GIVEN RECORDS: Begin

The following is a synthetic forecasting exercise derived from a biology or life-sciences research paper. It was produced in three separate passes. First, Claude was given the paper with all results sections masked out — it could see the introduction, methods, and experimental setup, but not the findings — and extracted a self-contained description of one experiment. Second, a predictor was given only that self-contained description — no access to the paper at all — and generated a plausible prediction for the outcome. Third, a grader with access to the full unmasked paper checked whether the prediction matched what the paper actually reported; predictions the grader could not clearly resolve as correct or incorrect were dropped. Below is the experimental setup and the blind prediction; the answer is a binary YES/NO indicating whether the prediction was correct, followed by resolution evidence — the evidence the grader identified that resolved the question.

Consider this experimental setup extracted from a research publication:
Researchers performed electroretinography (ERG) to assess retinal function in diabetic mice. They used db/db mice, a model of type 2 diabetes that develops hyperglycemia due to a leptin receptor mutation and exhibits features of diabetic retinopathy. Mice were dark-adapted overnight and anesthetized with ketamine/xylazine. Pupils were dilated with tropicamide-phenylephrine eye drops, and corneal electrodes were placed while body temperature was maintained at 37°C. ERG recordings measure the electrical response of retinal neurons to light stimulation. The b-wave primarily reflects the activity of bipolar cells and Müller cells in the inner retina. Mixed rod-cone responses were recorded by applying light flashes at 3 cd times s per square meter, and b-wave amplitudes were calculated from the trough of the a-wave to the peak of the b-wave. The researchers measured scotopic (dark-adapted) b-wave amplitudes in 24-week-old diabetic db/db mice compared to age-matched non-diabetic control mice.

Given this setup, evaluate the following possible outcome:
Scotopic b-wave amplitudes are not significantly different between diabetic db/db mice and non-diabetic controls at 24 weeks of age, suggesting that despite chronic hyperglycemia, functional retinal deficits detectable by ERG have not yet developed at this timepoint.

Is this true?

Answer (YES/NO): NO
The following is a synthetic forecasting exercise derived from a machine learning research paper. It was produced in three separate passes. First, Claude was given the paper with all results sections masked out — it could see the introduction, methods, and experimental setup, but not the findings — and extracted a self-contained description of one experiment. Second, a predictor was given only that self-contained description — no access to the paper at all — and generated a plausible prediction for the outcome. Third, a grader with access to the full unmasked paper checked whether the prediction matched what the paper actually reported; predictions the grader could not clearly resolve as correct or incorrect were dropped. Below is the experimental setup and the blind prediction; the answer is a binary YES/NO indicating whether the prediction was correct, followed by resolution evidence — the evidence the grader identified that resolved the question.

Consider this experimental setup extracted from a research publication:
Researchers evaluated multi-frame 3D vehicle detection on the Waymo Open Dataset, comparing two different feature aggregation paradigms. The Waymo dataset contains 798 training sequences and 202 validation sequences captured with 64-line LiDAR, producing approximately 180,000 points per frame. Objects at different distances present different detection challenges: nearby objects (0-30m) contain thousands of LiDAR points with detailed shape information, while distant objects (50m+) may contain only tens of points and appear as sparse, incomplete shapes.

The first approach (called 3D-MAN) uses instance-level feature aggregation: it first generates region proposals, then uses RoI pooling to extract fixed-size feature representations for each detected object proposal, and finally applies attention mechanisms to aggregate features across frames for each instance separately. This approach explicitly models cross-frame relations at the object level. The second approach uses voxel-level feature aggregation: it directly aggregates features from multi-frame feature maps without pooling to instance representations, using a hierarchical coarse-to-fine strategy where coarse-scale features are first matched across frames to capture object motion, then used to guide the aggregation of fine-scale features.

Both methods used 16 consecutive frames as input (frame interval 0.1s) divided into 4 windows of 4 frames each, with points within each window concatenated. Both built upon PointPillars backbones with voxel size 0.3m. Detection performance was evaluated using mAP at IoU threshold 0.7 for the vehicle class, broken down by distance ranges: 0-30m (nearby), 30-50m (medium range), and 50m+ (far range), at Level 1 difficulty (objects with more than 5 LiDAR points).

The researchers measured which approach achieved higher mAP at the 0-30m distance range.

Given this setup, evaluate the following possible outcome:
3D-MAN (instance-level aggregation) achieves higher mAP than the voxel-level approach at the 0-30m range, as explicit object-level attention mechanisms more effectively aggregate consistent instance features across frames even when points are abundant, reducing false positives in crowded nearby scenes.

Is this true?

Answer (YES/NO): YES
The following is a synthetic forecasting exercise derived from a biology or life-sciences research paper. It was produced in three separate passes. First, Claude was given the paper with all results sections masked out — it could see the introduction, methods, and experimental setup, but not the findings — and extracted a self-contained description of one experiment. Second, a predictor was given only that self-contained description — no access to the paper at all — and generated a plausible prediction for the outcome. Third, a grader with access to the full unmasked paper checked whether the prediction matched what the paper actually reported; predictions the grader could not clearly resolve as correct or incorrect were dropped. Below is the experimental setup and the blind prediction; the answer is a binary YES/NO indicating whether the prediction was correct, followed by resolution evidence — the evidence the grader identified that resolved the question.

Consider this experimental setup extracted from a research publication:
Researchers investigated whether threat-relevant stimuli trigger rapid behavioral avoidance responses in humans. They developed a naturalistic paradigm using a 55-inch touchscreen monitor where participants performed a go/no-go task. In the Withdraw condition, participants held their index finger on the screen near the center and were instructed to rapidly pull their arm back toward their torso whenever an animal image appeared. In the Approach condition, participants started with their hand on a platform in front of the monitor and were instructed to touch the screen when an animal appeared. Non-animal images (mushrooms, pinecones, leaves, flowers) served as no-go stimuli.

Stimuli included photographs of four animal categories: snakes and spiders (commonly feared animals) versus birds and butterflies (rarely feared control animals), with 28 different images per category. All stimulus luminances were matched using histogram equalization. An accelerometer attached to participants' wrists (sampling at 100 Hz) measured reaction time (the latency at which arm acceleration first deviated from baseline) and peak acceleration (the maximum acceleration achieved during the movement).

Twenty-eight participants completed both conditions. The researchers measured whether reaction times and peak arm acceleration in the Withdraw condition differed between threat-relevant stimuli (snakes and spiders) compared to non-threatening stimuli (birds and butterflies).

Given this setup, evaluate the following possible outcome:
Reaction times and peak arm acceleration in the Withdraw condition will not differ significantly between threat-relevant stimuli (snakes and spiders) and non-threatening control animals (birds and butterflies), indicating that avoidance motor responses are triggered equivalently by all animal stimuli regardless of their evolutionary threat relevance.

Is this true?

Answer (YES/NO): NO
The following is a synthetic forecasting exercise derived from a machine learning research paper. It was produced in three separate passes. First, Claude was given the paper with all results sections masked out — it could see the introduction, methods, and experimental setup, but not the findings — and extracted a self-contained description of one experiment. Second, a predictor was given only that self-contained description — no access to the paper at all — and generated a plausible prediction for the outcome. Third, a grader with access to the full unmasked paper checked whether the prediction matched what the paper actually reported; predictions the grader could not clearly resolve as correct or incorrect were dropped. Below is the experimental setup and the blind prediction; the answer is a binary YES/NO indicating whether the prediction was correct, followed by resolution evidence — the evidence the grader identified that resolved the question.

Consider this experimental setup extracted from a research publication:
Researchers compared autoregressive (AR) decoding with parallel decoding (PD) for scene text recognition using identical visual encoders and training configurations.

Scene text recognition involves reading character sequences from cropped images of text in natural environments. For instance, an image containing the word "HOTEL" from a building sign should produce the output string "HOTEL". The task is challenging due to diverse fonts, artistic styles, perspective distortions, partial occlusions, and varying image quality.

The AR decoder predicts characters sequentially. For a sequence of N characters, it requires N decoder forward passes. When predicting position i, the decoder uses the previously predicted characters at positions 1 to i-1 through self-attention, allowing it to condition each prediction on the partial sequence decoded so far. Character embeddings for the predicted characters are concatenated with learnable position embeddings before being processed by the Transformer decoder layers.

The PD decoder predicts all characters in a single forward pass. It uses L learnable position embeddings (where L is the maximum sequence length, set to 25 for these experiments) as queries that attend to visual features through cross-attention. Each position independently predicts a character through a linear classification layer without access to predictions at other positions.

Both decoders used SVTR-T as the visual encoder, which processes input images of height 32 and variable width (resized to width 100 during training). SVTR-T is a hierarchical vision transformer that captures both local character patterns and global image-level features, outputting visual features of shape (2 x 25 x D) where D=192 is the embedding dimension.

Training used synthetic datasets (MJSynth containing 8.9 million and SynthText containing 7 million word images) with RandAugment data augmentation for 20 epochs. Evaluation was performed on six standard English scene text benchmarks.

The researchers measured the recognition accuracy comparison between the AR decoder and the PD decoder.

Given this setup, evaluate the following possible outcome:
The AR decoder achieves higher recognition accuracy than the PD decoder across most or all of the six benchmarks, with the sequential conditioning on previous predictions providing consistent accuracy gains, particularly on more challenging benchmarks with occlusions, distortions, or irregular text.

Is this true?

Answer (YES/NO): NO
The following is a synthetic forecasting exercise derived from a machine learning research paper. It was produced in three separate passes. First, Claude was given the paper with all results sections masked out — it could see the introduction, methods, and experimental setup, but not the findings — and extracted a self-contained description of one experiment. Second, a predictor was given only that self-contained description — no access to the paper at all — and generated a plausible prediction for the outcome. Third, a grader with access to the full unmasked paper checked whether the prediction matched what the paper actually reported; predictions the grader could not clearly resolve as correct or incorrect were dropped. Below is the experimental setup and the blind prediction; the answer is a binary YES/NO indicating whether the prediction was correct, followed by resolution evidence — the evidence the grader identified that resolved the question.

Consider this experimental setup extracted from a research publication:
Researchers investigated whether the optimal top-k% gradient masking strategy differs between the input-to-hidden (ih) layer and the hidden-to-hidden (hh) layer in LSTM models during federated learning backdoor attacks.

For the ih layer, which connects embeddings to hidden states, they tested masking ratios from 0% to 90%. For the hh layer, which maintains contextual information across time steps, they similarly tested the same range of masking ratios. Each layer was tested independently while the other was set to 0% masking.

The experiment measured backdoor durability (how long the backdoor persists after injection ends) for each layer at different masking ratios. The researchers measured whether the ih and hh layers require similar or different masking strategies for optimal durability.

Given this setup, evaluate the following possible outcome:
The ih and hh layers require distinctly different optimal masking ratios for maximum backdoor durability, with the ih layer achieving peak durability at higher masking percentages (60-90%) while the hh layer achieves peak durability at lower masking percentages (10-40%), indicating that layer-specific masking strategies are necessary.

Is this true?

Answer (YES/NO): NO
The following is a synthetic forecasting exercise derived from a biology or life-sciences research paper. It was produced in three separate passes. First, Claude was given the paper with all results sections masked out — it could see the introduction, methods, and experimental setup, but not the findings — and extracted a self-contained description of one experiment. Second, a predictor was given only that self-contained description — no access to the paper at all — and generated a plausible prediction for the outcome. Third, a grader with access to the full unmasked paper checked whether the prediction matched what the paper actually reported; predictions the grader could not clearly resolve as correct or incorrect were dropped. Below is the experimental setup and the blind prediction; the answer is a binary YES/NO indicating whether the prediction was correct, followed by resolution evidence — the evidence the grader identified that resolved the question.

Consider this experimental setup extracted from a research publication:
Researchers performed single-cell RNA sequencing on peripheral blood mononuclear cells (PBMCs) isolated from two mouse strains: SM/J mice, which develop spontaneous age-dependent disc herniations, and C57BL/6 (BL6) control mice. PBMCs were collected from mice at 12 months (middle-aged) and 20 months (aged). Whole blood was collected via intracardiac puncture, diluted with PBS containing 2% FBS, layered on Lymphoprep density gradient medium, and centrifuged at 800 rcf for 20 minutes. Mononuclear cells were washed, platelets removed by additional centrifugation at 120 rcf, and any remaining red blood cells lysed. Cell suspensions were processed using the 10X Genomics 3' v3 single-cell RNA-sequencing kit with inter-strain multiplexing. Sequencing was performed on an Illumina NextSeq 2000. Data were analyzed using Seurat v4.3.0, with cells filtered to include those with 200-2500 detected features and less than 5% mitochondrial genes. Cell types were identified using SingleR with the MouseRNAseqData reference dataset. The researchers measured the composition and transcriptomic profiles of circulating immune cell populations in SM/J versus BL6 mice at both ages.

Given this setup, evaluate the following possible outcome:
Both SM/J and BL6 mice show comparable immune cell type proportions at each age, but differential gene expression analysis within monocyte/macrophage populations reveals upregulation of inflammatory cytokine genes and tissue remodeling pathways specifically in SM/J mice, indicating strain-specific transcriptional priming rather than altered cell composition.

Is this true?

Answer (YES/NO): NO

GIVEN RECORDS: End

Filter the data for the string "other". Copy each matching line.

The PD decoder predicts all characters in a single forward pass. It uses L learnable position embeddings (where L is the maximum sequence length, set to 25 for these experiments) as queries that attend to visual features through cross-attention. Each position independently predicts a character through a linear classification layer without access to predictions at other positions.
For the ih layer, which connects embeddings to hidden states, they tested masking ratios from 0% to 90%. For the hh layer, which maintains contextual information across time steps, they similarly tested the same range of masking ratios. Each layer was tested independently while the other was set to 0% masking.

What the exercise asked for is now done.